“The Countess had by this time been brought into the house; the wound was directly on her left breast, extremely large, and she died without uttering a single word. The servants of the house were all collected last night, but no cause for so horrid an act was at that time known—all was but conjecture.

“The following circumstances in so extraordinary a case may be, however, worth while relating. The Count, it appears, always kept a brace of pistols loaded in his bedroom and a small dirk. About a month ago the Countess and the servants heard the report of a pistol upstairs, and were in consequence greatly alarmed. When one of the latter, a female, went upstairs and looked into her mistress’s room, it was full of smoke, and she screamed out. On its clearing away she saw Lawrence standing, who told her nothing was the matter—he had only fired one of his master’s pistols. It afterwards appeared that he had fired into the wainscot; it was loaded with ball, and the ball from the pistol is yet to be seen.

“The Count and Countess were about sixty years of age. The latter was highly accomplished, a great proficient in music, and greatly admired for her singing in fashionable parties. There is no reason whatever to believe that Lawrence was insane. Only about ten minutes previous to his committing this deed of blood, he went over to an adjoining public-house and took a glass of gin. He had lived only three months in the family, and, report says, was to be discharged in a few days.

“The Count and Countess had resided in Barnes for four or five years, and have left an only son, who, we understand, is at present in this country, studying the law.

“Besides his house on Barnes Terrace, Count d’Antraigues had a town establishment, No. 7, Queen Anne Street, W. He was fifty-six and the Countess fifty-three years of age. The Count had eminently distinguished himself in the troubles which have convulsed Europe for the last twenty-two years. In 1789 he was actively engaged in favour of the Revolution, but during the tyranny of Robespierre he emigrated to Germany, and was employed in the service of Russia. At Venice in 1797 he was arrested by Bernadotte, at the order of Bonaparte, who pretended to have discovered in his portfolio all the particulars of the plot upon which the 18th Fructidor was founded. The Count made his escape from Milan, where he was confined, and was afterwards employed in the diplomatic mission of Russia at the Court of Dresden. In 1806 he was sent to England with credentials from the Emperor of Russia, who had granted him a pension, and placed great dependence upon his services. He received here letters of denization, and was often employed by the Government. The Countess was the once celebrated Mme. de Saint-Huberty, an actress of the Théâtre Français. She had amassed a very large fortune by her professional talents.”{327}

CHAPTER XXIX.
THE “NATIONAL RAZOR.”

The Rue de l’Arbre Sec—Dr. Guillotin—Dr. Louis—The Guillotine—The First Political Execution.

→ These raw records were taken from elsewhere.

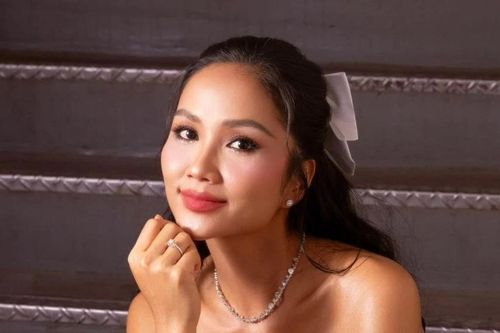 Hoa hậu H'Hen Niê tranh thủ 'flex' nhẹ nhẫn cầu hôn sau màn gây bão mạng xã hội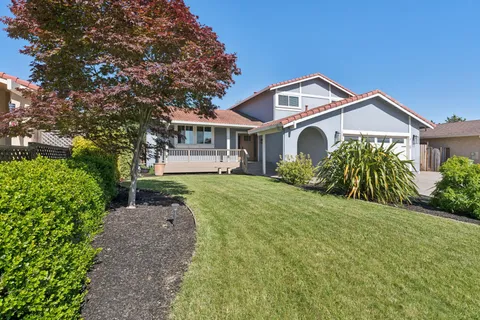 $1,049,000 | 112 Rose Petal Court, Petaluma, CA 94954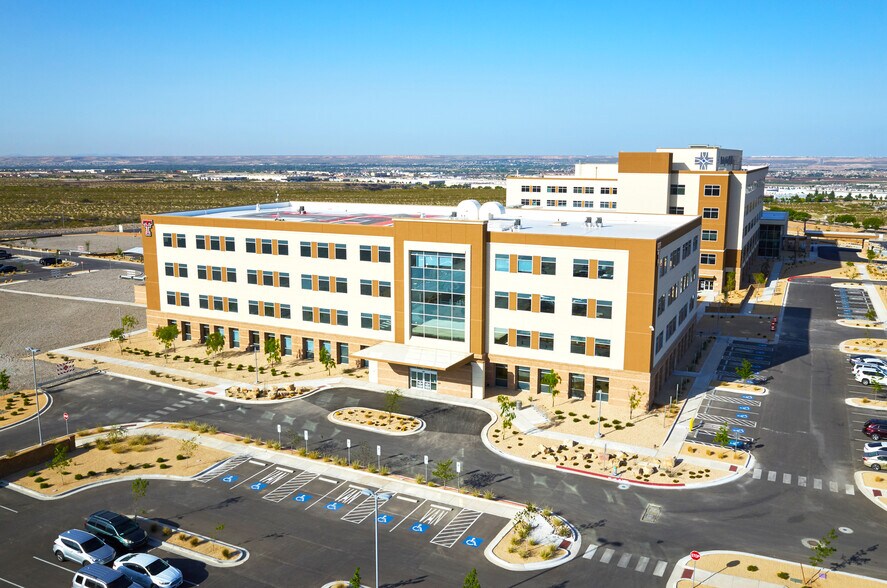 More Photos Of 2000 Transmountain Rd, El Paso Medical For Lease
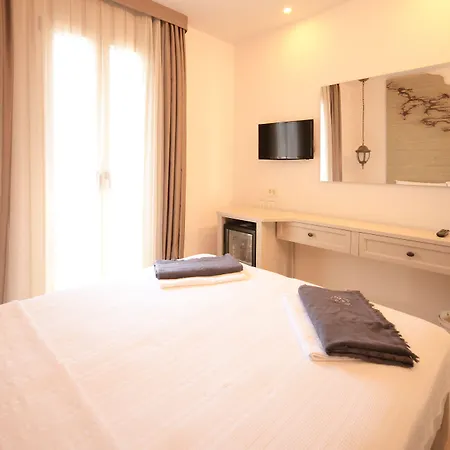 Elista & 골터크부쿠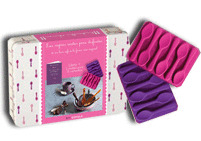 KIT CUCHARILLAS DELICIOSAS (LIBRO Y 2 MOLDES PARA DOCE CUCHARILLAS)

THE street in which Mme. de Saint-Huberty lived, besides suggesting her fatal end, is connected with a whole series of tragedies. The Street of the Dry Tree—Rue de l’Arbre Sec—recalls, by its picturesque name, the fact that here at one time stood the tree from which hung, as fruit, the bodies of capital offenders. In ancient days, and until the great epoch of the Revolution, hanging was the ordinary punishment in France for felony, though an exception was made in favour of high-born criminals, whose aristocratic origin entitled them to be decapitated. The modern method, indeed, of execution in France is primarily due to a Republican determination not to recognise inequalities, even in the manner of the death-punishment. It is certain that Dr. Joseph-Ignace Guillotin, in introducing the too-celebrated invention which is named after him, was actuated by a spirit of impartiality in the first instance, and by humanity in the second.

With the legend, perhaps, of Phalaris and his bull running in their heads, many Frenchmen persist, even to this day, in believing that the inventor of the guillotine was the first victim to fall beneath its blade. As a matter of fact, he survived for upwards of twenty years the introduction of that machine which earned for him so odious a reputation that in the autobiography he left behind not a word, significantly enough, is said about the guillotine.

We have seen that under the ancient régime one of the privileges of the nobleman was, in case of execution, to have his head chopped off—a method of punishment held to be more honourable than hanging, which, reserved for plebeian offenders, lent to the execution a character of infamy. To die at the end of a rope was not only a blot on the memory of the offender, but involved his whole family in lasting disgrace.